The menu includes warming and varied fall dishes such as cauliflower falafel with beetroot, lentils, and bulgur, no butter chicken with roasted cauliflower, pirogi with beetroot and apple salad, pollock fillet in sesame breadcrumbs with lentils, pumpkin and vegetables, and baked crispy chicken breast with corn, salsa and grilled potatoes.
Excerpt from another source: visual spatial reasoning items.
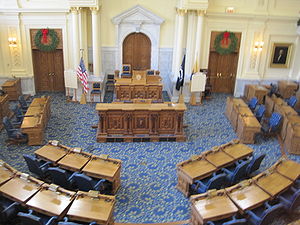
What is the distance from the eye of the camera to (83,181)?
7.25m

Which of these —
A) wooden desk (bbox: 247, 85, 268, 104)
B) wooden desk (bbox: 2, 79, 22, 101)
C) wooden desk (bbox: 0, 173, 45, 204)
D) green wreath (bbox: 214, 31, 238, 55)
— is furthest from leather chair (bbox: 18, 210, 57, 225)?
green wreath (bbox: 214, 31, 238, 55)

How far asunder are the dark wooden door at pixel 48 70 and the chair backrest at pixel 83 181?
31.8 feet

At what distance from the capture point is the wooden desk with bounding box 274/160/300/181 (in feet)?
25.2

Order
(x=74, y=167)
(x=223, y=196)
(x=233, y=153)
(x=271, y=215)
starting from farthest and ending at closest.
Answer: (x=233, y=153), (x=74, y=167), (x=223, y=196), (x=271, y=215)

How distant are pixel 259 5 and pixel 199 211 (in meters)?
12.3

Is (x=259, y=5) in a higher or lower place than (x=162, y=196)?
higher

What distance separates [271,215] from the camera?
20.3 feet

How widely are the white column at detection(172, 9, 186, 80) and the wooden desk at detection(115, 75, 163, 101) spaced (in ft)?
5.03

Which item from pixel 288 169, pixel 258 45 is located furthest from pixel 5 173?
pixel 258 45

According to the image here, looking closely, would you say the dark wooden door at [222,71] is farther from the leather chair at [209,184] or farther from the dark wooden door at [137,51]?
the leather chair at [209,184]

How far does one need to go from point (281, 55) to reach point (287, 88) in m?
1.82

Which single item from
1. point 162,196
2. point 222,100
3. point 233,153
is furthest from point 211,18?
point 162,196

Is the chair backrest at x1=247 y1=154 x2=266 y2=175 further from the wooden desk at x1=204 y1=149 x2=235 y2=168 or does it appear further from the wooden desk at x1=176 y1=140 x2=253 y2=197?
the wooden desk at x1=204 y1=149 x2=235 y2=168

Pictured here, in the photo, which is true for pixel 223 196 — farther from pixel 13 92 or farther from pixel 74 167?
pixel 13 92
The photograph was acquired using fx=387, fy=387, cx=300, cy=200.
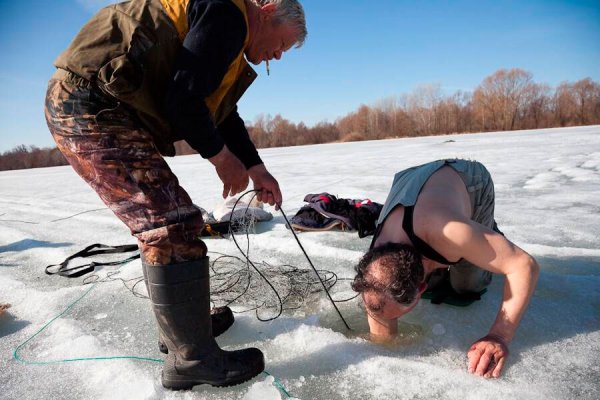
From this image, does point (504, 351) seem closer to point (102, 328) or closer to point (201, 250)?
point (201, 250)

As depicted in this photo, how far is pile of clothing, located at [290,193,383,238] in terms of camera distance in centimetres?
312

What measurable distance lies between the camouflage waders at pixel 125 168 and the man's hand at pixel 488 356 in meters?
1.06

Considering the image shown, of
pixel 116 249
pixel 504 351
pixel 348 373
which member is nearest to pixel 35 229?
pixel 116 249

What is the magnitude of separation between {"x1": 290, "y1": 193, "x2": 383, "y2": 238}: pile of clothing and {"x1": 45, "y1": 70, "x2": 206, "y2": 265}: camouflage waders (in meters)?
2.01

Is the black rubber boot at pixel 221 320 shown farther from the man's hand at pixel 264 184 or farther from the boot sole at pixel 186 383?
the man's hand at pixel 264 184

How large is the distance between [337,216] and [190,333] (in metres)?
2.13

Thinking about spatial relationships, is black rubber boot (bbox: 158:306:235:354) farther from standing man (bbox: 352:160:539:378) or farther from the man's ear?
the man's ear

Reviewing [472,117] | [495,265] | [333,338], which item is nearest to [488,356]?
[495,265]

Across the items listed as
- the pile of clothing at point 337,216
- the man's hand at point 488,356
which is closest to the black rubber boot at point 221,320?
the man's hand at point 488,356

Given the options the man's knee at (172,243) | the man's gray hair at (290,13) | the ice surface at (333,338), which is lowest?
the ice surface at (333,338)

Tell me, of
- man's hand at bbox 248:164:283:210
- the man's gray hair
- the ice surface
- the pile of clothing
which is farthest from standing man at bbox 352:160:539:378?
the pile of clothing

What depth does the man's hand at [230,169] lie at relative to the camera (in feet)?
4.29

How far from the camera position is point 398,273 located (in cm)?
140

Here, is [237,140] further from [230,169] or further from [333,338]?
[333,338]
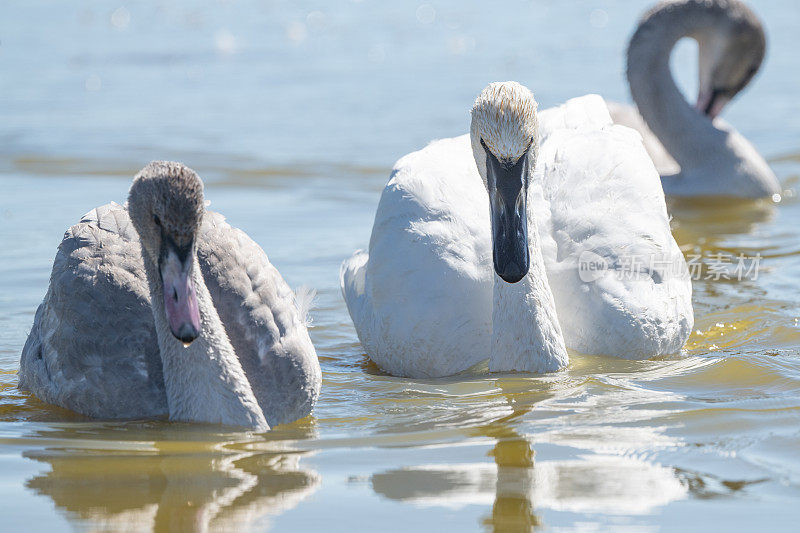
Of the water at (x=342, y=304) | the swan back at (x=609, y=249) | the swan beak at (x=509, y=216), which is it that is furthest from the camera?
the swan back at (x=609, y=249)

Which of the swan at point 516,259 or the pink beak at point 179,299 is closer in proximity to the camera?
the pink beak at point 179,299

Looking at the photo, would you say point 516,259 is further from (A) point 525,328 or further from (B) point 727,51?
(B) point 727,51

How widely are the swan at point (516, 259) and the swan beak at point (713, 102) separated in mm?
5233

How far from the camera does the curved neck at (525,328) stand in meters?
6.41

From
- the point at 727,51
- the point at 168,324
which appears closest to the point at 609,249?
the point at 168,324

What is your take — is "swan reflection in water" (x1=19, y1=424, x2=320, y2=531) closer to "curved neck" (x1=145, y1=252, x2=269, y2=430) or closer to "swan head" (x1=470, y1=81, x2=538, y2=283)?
"curved neck" (x1=145, y1=252, x2=269, y2=430)

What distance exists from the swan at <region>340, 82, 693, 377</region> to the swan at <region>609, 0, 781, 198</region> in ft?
13.4

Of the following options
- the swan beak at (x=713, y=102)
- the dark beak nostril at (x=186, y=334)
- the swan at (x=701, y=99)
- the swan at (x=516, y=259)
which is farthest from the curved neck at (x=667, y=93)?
the dark beak nostril at (x=186, y=334)

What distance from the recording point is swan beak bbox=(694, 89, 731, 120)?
40.9 feet

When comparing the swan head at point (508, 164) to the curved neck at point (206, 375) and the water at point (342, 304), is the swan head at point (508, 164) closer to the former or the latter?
the water at point (342, 304)

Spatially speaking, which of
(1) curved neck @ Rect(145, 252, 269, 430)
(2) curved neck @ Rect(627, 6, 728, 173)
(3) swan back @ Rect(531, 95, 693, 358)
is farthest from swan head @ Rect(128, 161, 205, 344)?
(2) curved neck @ Rect(627, 6, 728, 173)

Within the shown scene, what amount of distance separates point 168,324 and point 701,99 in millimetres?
8148

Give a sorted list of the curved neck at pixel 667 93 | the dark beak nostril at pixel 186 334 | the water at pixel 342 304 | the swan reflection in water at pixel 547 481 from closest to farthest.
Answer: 1. the swan reflection in water at pixel 547 481
2. the water at pixel 342 304
3. the dark beak nostril at pixel 186 334
4. the curved neck at pixel 667 93

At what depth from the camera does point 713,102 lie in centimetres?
1248
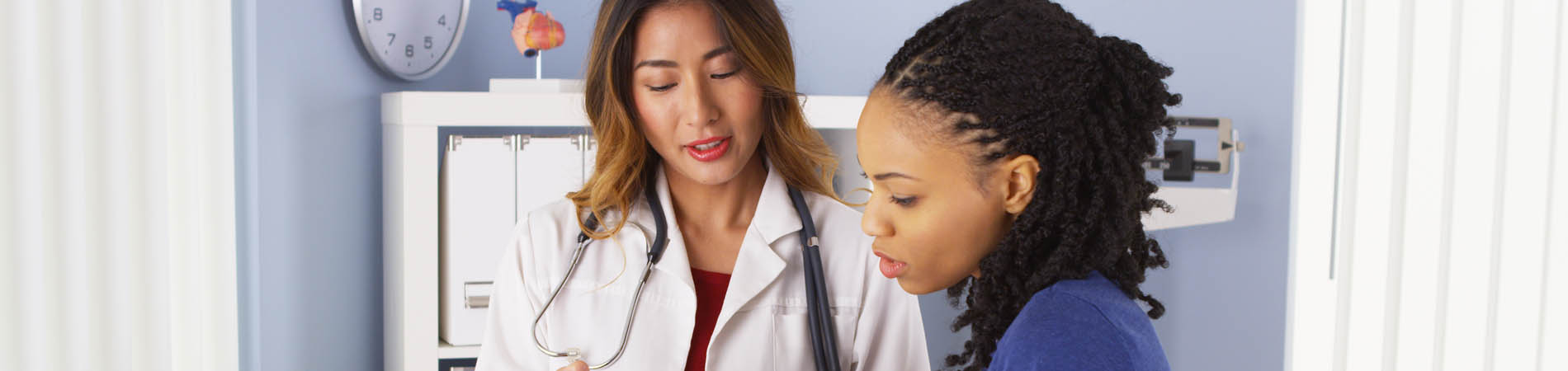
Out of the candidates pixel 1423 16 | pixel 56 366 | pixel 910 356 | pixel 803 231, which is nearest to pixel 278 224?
pixel 56 366

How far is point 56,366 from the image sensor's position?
1112 mm

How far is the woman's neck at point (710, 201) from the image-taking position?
130 cm

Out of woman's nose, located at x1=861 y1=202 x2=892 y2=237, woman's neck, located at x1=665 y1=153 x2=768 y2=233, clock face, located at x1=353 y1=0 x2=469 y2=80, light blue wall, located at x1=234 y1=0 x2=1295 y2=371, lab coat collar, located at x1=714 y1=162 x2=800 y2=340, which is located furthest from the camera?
clock face, located at x1=353 y1=0 x2=469 y2=80

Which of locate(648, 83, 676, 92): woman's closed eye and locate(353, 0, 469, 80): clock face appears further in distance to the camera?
A: locate(353, 0, 469, 80): clock face

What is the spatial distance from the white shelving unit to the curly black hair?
0.82 meters

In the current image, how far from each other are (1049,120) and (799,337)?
57 centimetres

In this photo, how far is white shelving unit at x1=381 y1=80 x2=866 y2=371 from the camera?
61.6 inches

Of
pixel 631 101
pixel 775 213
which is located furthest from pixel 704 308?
pixel 631 101

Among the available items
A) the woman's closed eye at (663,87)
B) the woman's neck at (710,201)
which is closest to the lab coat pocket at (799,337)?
the woman's neck at (710,201)

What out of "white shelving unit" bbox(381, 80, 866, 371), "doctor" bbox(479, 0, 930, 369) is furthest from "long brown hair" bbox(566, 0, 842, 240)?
"white shelving unit" bbox(381, 80, 866, 371)

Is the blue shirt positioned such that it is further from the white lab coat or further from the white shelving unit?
the white shelving unit

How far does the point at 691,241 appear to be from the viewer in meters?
1.29

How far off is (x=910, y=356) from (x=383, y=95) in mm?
994

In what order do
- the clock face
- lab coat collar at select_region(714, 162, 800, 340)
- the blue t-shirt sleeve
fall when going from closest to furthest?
the blue t-shirt sleeve
lab coat collar at select_region(714, 162, 800, 340)
the clock face
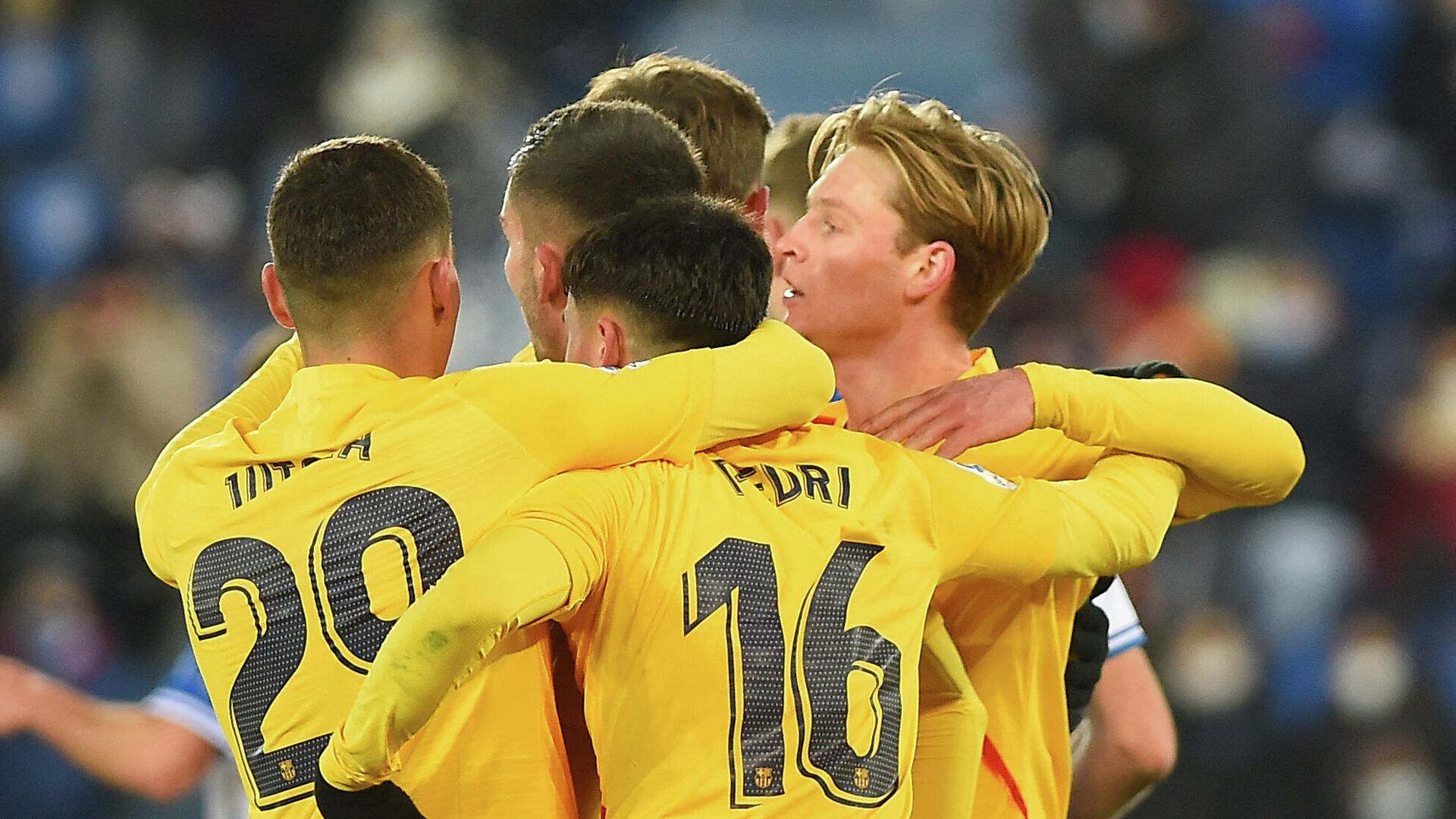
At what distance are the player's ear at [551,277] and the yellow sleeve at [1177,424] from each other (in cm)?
59

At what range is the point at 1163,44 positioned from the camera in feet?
19.0

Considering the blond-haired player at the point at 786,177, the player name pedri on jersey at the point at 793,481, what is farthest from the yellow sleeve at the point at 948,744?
the blond-haired player at the point at 786,177

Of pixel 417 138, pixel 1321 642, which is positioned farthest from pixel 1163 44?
pixel 417 138

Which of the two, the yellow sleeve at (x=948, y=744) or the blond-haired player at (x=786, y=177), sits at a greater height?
the blond-haired player at (x=786, y=177)

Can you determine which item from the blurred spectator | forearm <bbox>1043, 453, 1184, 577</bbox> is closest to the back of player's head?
forearm <bbox>1043, 453, 1184, 577</bbox>

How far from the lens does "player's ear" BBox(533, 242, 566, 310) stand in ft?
7.15

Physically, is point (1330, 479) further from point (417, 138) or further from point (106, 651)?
point (106, 651)

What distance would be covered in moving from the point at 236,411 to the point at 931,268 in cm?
92

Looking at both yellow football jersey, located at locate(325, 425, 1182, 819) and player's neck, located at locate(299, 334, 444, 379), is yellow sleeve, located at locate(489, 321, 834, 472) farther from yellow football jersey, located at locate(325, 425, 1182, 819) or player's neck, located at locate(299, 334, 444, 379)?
player's neck, located at locate(299, 334, 444, 379)

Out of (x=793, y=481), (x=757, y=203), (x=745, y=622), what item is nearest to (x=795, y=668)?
(x=745, y=622)

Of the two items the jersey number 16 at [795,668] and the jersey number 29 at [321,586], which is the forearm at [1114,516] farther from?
the jersey number 29 at [321,586]

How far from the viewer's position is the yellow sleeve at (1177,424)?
2.19 metres

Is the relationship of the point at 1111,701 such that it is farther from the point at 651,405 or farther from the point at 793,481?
the point at 651,405

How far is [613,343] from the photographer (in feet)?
6.47
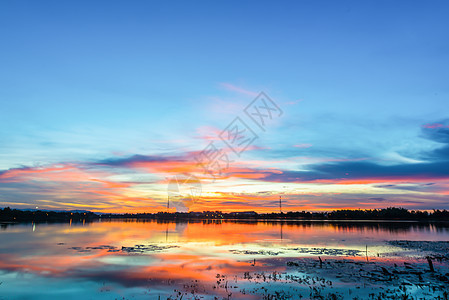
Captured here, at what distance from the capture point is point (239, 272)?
2655 centimetres

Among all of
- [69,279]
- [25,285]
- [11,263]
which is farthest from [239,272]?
[11,263]

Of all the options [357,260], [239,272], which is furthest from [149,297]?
[357,260]

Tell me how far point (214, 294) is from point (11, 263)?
26.3 metres

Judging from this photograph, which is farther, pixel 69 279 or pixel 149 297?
pixel 69 279

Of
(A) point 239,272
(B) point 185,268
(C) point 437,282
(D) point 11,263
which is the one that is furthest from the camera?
(D) point 11,263

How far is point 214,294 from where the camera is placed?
1928 centimetres

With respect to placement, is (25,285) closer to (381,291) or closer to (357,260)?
(381,291)

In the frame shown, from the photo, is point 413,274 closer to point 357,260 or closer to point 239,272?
point 357,260

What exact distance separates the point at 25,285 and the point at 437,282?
31214 millimetres

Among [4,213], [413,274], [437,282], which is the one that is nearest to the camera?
[437,282]

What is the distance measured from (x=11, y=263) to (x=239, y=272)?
2544 cm

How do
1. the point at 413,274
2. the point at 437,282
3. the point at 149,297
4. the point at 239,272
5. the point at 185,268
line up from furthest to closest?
1. the point at 185,268
2. the point at 239,272
3. the point at 413,274
4. the point at 437,282
5. the point at 149,297

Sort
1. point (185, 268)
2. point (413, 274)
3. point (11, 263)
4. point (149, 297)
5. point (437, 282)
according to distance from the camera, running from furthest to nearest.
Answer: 1. point (11, 263)
2. point (185, 268)
3. point (413, 274)
4. point (437, 282)
5. point (149, 297)

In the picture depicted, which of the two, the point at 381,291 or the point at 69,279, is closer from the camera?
the point at 381,291
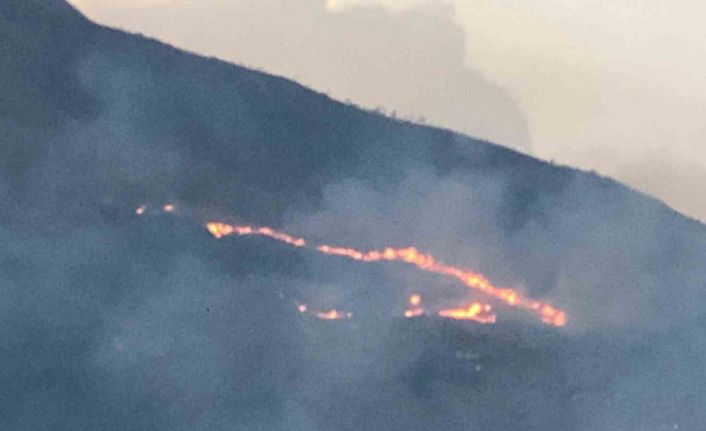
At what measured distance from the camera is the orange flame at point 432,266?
0.62 m

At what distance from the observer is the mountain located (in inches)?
22.1

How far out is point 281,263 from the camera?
62 cm

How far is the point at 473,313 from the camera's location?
625 millimetres

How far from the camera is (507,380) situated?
60 cm

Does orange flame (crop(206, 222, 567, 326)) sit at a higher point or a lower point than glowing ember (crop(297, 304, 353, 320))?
higher

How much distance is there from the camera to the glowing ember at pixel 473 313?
0.62 meters

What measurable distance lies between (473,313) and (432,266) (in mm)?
38

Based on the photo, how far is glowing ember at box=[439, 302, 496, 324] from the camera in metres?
0.62

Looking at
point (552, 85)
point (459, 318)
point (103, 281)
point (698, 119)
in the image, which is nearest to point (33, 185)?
point (103, 281)

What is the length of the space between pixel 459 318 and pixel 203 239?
0.52 feet

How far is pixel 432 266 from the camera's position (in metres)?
0.63

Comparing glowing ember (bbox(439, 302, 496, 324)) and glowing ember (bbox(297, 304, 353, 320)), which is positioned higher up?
glowing ember (bbox(439, 302, 496, 324))

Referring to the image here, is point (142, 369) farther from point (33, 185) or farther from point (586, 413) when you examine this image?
point (586, 413)

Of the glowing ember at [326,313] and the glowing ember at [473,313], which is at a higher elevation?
the glowing ember at [473,313]
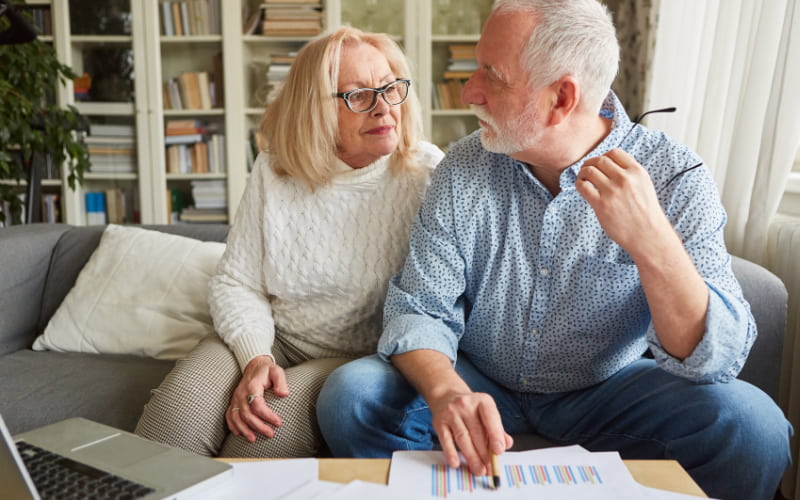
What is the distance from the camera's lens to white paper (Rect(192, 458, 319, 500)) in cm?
78

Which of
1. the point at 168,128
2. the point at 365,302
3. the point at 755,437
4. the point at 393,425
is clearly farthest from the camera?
the point at 168,128

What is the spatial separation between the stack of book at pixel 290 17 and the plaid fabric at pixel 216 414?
2.45 m

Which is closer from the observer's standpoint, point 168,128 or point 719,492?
point 719,492

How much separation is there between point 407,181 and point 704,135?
3.22 feet

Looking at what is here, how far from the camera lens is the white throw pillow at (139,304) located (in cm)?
172

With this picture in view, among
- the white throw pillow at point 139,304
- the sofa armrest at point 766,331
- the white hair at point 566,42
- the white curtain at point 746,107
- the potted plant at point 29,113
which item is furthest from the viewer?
the potted plant at point 29,113

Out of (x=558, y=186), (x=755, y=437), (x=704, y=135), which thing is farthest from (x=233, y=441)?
(x=704, y=135)

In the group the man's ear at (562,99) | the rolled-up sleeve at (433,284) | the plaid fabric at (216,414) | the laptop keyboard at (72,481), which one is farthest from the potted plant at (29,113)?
the man's ear at (562,99)

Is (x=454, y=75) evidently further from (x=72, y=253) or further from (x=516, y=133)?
(x=516, y=133)

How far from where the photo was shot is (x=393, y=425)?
1.14 metres

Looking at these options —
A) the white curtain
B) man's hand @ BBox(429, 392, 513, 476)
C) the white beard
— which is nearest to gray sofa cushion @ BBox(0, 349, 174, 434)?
man's hand @ BBox(429, 392, 513, 476)

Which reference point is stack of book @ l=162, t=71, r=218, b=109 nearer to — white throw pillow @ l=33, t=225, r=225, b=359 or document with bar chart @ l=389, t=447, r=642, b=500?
white throw pillow @ l=33, t=225, r=225, b=359

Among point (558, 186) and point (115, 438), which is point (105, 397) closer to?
point (115, 438)

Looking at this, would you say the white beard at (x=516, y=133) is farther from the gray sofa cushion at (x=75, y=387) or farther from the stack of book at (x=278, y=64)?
the stack of book at (x=278, y=64)
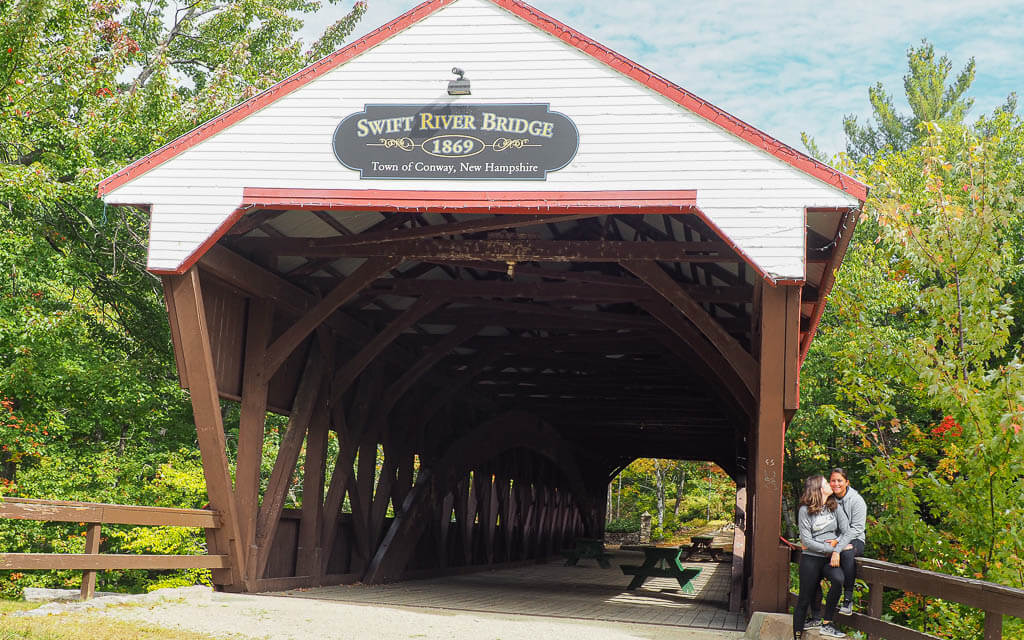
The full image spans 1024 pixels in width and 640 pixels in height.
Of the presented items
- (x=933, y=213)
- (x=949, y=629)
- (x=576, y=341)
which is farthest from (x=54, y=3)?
(x=949, y=629)

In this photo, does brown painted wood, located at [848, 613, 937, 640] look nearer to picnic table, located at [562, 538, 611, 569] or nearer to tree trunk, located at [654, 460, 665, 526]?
picnic table, located at [562, 538, 611, 569]

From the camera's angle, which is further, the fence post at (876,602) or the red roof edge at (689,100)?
the red roof edge at (689,100)

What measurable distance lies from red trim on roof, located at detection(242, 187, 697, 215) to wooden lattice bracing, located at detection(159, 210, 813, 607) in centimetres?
52

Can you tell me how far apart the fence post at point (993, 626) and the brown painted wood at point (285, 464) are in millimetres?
6440

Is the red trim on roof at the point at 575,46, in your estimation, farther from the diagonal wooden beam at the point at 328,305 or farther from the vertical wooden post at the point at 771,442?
the diagonal wooden beam at the point at 328,305

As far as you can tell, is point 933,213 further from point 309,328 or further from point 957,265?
point 309,328

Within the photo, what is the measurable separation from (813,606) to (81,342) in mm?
12913

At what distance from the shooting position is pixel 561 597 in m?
11.8

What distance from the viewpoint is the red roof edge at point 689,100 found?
297 inches

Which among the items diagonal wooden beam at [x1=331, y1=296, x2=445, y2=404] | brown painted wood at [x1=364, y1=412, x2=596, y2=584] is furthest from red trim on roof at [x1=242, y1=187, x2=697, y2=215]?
brown painted wood at [x1=364, y1=412, x2=596, y2=584]

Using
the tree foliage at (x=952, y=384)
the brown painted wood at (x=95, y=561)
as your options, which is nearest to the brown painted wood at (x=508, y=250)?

A special highlight on our menus this fall is Brandenburg organic lentils. After decades of hibernation, they have recently been cultivated regionally again and now enrich our seasonal cuisine. Lentils are not only appealing because of their mild, nutty flavor, but also because of their contribution to sustainable, regional agriculture. They are at their best in two dishes: pumpkin soup with Brandenburg lentils, ginger, and roasted seeds, and a Maultaschen bowl with Brandenburg lentils, leeks, and pumpkin.
Whether vegetarian, vegan, or with meat—this fall, we are treating our canteen guests to a variety of combinations that are definitely worth trying. So, head to the canteen and bon appétit!